The answer is to be the lines below that lie between the line holding "セントラル警備保障 東京警送事業部" and the line holding "Ski Touring Winter Room Packing List", inclusive, transcribed exactly and free of pictures.

Supplied data =
###
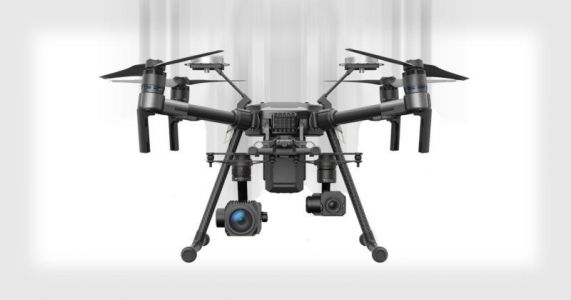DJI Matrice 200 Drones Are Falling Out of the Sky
###
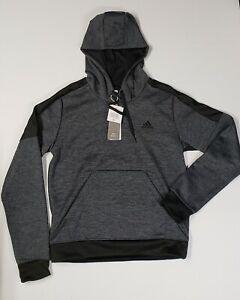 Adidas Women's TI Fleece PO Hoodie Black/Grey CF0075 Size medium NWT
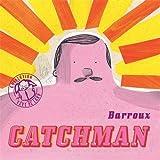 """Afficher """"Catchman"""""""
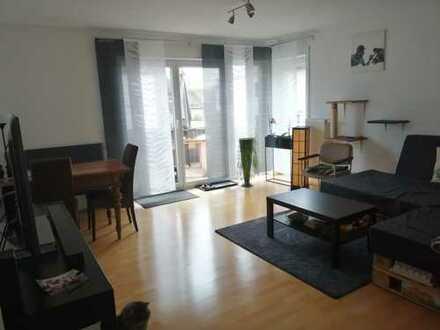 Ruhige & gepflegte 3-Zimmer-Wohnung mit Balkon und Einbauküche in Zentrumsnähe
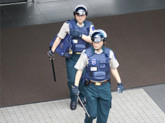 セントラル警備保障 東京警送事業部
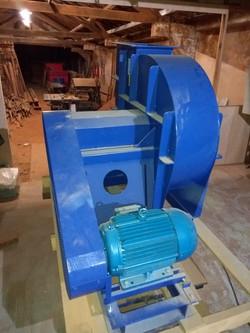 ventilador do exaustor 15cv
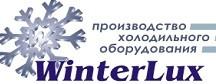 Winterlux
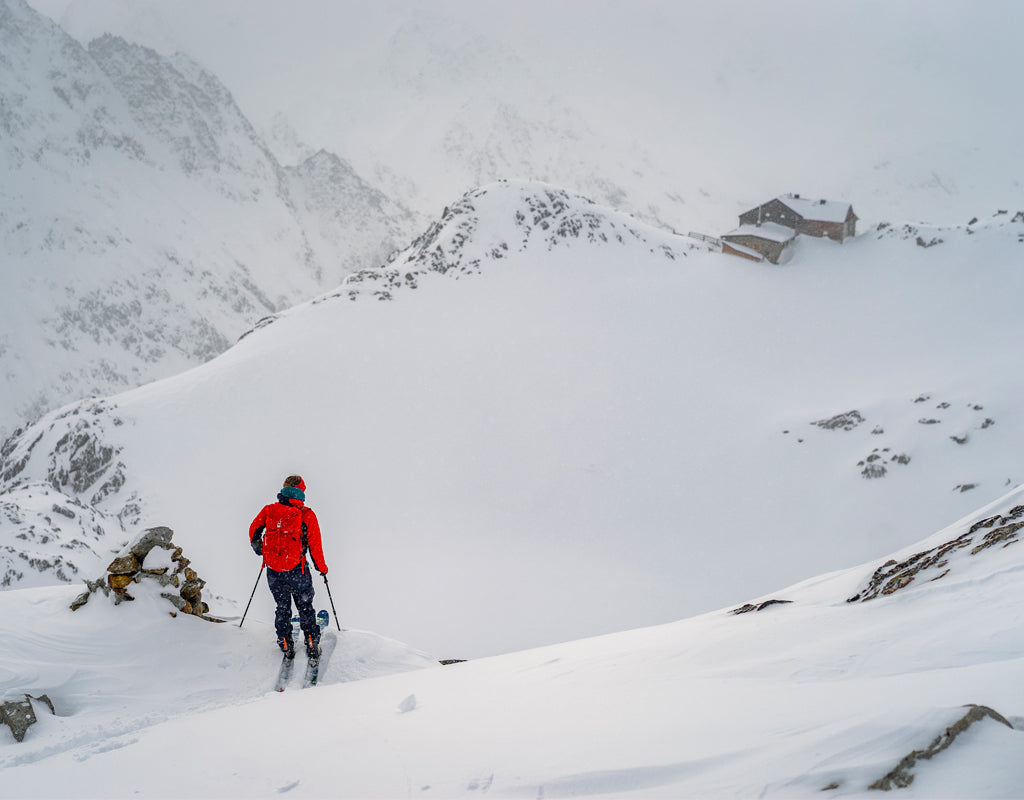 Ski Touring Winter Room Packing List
###
Written response =
 セントラル警備保障 東京警送事業部
 ventilador do exaustor 15cv
 Winterlux
 Ski Touring Winter Room Packing List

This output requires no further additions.